Compito assegnato – Nel brano sul silenzio, quale formula viene attribuita a San Giovanni della Croce?

═══ Estratto del documento

3. (…) Il silenzio è espressione di uno stato interiore di quiete, di riduzione all’essenziale, di non-preoccupazione di sé.
Si può tacere ed essere rumorosi, quando l’animo è in tumulto, agitato da mille pensieri, affanni, assilli dispersivi. L’interno di certe persone, che pure tacciono esteriormente, rassomiglia a una pentola in ebollizione, piena fino a scoppiare di sollecitudini e timori (…) Una pentola dove gorgogliano risentimenti, amarezze, dispetti (…).
4. (…) Non esiste un solo tipo di silenzio. Il silenzio può esprimere indifferenza, insensibilità, estraneità al dolore altrui, oppure partecipazione profonda al male del fratello, rispetto del mistero della sua sofferenza, sintonia – non mediata dalle parole o dalle frasi di circostanza – al suo dramma profondo. (…)

… E Dio vide che il silenzio era una cosa bella.
Pochi sono convinti che il silenzio può essere la lingua più adatta per la preghiera.
C’è chi ha imparato a pregare con le parole, solo con le parole. Ma non riesce a pregare con il silenzio. (…) Eppure Thomas Merton sostiene che «il silenzio costituisce la vita di preghiera». (…)
San Giovanni della Croce, da parte sua, ha coniato una formula indimenticabile: «Y callando para que hable Dios», tacere per consentire a Dio di parlare. (…) A mano a mano che la Parola si impossesso del tuo essere, le parole vengono meno. Potremmo parafrasare così: la preghiera “cresce” dentro di te in maniera inversamente proporzionale alle parole. O, se preferiamo, il progresso nella preghiera è parallelo al progredire nel silenzio.
L’acqua che cade in una brocca vuota fa molto rumore. Quando però il livello dell’acqua aumenta, il rumore si attenua sempre più, fino a sparire del tutto allorché il vaso è colmo. (…)
Stare in silenzio, nella preghiera, equivale a stare in ascolto. Proprio come gli alberi che, nel bosco, captano messaggi segreti portati dal vento.
 ****
(…) Direi che il silenzio non rappresenta tanto l’altra faccia della Parola, ma è Parola esso stesso.

══════
═══ Voci elencate

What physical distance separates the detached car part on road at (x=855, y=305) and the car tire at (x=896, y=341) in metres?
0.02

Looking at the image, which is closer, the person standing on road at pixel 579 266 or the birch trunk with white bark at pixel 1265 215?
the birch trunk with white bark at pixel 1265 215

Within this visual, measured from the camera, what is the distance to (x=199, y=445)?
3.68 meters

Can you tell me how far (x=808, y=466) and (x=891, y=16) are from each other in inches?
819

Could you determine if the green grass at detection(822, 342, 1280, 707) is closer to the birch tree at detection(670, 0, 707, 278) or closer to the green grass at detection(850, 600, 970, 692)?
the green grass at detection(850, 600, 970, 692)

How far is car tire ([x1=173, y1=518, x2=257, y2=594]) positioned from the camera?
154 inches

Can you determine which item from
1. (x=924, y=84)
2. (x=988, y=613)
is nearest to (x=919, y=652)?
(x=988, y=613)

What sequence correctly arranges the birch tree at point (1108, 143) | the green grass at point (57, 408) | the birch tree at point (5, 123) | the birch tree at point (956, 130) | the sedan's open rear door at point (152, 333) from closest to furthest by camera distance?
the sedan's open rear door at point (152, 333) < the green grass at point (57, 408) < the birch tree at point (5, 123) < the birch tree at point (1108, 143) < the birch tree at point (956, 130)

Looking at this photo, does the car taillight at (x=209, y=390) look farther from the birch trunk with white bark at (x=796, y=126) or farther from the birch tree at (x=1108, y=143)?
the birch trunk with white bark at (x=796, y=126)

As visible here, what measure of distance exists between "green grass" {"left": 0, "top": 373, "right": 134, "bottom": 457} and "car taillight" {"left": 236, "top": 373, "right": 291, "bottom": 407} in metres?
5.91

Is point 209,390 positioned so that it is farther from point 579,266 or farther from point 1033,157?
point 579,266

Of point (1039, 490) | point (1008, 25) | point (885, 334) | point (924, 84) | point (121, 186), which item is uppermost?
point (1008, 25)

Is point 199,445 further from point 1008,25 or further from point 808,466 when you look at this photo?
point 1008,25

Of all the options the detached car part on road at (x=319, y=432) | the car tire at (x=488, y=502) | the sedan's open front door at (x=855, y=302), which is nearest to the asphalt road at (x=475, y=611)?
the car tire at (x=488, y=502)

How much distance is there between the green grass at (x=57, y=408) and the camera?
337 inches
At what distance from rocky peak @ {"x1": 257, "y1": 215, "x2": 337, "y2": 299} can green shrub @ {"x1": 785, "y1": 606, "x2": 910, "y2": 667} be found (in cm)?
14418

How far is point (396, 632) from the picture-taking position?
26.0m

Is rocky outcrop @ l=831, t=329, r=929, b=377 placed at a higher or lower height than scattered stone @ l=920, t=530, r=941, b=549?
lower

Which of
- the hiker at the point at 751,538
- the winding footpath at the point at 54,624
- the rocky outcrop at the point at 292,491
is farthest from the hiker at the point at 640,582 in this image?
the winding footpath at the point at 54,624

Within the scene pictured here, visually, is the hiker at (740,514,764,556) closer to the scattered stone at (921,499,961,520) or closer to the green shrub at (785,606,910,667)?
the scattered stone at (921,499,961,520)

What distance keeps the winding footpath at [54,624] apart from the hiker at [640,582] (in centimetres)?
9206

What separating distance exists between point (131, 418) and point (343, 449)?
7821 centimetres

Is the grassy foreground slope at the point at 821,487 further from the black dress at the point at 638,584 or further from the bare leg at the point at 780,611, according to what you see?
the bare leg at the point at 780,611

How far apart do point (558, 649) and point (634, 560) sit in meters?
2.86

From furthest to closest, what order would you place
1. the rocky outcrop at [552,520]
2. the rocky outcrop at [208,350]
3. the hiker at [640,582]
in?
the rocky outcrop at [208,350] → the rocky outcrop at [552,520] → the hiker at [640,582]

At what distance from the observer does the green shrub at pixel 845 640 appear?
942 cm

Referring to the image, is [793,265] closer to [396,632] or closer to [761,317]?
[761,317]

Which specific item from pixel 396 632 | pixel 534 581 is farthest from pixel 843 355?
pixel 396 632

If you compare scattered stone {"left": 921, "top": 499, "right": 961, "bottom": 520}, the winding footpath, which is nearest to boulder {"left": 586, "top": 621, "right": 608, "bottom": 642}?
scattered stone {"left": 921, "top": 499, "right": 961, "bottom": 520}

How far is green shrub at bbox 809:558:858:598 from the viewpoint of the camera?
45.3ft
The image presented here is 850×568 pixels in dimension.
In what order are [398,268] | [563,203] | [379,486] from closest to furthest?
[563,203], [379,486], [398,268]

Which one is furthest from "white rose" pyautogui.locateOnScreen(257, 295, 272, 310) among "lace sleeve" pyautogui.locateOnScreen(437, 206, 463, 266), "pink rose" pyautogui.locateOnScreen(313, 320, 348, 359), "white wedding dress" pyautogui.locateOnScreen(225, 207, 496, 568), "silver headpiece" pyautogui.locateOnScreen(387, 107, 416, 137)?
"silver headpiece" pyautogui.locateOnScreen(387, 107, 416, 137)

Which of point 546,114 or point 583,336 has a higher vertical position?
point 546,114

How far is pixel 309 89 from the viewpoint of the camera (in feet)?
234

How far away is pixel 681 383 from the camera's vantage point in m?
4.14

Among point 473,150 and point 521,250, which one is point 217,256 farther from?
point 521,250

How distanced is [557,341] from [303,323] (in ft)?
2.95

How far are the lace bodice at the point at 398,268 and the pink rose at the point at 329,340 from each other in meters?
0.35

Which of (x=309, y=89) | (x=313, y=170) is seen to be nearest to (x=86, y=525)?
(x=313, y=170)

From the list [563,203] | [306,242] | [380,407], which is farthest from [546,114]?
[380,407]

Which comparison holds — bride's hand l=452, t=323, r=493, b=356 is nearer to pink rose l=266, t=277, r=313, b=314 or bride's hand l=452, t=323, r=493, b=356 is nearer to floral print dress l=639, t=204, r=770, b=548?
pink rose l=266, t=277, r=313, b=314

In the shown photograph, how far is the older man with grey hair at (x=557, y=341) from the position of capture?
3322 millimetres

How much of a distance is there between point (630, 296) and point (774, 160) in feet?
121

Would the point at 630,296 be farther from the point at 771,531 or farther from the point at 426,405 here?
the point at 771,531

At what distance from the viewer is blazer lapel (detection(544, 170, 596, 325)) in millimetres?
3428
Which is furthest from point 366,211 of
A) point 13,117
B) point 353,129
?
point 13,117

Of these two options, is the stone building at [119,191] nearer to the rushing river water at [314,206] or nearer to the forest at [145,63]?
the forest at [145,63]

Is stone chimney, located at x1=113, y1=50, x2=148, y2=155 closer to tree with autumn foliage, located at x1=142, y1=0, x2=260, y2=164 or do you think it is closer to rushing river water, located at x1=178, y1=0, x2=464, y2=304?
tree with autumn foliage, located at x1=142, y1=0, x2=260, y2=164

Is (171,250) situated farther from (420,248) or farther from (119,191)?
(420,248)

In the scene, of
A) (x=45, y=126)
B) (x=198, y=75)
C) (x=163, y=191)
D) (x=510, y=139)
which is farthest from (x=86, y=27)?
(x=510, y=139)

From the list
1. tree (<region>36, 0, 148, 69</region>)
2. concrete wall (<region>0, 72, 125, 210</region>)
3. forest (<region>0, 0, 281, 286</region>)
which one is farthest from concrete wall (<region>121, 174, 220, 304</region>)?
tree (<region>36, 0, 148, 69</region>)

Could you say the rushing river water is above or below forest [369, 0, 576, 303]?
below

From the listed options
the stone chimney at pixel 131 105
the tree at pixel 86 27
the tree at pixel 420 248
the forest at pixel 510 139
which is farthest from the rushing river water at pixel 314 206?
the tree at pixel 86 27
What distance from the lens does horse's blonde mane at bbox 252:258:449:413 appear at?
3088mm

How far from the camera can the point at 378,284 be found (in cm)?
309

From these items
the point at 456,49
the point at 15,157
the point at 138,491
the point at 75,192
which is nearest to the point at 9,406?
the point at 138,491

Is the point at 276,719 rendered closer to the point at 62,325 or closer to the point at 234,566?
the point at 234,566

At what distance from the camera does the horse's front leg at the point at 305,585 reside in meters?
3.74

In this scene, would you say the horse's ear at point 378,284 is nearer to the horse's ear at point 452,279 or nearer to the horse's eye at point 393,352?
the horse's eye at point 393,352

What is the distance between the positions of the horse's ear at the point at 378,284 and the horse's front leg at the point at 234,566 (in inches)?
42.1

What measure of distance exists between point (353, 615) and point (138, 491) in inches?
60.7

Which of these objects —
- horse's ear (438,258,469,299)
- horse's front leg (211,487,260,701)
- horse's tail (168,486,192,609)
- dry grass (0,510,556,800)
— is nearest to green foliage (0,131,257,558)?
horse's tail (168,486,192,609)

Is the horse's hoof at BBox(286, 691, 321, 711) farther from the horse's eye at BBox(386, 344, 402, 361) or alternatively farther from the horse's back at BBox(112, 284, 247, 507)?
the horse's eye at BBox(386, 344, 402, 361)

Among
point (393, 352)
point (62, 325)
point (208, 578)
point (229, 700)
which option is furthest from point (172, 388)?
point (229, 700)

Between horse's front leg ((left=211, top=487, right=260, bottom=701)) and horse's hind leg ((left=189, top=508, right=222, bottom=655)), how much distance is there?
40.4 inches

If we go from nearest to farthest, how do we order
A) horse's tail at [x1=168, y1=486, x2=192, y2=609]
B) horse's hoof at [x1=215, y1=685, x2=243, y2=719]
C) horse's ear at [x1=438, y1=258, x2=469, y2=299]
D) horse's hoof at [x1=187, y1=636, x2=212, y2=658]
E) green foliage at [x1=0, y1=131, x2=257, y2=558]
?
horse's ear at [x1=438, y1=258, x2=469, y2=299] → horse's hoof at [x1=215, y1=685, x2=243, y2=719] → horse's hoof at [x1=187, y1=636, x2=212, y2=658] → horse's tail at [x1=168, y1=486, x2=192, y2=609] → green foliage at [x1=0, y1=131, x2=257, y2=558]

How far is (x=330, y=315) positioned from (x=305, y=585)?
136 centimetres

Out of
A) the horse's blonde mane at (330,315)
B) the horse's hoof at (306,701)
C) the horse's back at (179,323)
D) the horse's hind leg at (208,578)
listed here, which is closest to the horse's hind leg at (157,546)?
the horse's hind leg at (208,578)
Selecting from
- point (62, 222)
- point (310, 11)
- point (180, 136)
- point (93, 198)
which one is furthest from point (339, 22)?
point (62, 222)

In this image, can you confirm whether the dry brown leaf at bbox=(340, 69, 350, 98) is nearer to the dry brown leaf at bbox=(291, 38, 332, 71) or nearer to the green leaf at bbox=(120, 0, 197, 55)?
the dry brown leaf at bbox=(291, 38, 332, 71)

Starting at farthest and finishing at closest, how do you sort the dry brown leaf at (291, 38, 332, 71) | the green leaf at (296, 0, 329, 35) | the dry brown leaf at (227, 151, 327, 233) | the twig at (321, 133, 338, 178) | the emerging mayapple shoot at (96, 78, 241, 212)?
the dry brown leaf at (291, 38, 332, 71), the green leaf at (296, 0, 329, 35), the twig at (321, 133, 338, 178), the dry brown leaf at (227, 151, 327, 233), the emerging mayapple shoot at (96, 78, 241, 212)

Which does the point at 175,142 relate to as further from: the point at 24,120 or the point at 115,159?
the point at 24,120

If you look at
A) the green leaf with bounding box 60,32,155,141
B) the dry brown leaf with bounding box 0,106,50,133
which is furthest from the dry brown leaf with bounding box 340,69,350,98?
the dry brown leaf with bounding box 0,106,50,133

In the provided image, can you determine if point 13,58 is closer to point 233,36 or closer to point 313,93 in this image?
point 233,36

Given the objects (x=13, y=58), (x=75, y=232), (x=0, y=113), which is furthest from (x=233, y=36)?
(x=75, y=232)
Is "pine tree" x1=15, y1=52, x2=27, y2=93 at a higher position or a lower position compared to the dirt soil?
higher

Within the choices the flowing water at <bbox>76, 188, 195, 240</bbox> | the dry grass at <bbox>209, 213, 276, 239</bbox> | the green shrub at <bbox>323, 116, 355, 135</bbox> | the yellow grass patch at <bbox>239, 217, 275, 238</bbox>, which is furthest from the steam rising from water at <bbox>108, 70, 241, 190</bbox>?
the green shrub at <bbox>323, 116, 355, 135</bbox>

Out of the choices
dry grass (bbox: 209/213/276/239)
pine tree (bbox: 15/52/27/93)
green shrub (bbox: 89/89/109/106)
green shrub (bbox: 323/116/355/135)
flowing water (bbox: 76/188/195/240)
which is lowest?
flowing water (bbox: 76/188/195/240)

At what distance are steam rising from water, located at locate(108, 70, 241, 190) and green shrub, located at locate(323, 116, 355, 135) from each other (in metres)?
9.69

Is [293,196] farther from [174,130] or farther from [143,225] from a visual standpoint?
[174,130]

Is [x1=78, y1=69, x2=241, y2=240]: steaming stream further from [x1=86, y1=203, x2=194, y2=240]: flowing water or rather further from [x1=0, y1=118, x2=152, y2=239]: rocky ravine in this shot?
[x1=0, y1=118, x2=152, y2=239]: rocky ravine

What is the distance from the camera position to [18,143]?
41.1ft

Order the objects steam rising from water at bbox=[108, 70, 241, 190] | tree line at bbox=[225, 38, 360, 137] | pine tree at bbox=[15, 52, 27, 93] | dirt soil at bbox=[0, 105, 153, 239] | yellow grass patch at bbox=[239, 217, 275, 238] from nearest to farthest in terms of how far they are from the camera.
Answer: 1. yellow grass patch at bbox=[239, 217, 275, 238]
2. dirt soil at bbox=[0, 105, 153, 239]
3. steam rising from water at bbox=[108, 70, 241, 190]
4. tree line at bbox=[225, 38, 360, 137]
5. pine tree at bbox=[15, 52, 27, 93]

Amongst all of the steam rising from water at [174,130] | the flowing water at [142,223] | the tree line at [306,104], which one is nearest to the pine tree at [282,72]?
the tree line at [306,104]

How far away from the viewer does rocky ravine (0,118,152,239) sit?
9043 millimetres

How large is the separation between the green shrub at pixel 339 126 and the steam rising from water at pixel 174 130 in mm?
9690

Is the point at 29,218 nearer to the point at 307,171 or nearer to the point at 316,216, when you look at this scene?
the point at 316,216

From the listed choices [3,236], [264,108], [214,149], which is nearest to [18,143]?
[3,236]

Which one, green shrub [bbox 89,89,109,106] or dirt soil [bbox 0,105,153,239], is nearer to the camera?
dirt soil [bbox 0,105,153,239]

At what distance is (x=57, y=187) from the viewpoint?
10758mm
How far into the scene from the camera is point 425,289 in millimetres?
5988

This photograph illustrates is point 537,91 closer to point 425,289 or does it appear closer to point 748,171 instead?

══════

Risposta definitiva – «Y callando para que hable Dios», cioè tacere per consentire a Dio di parlare.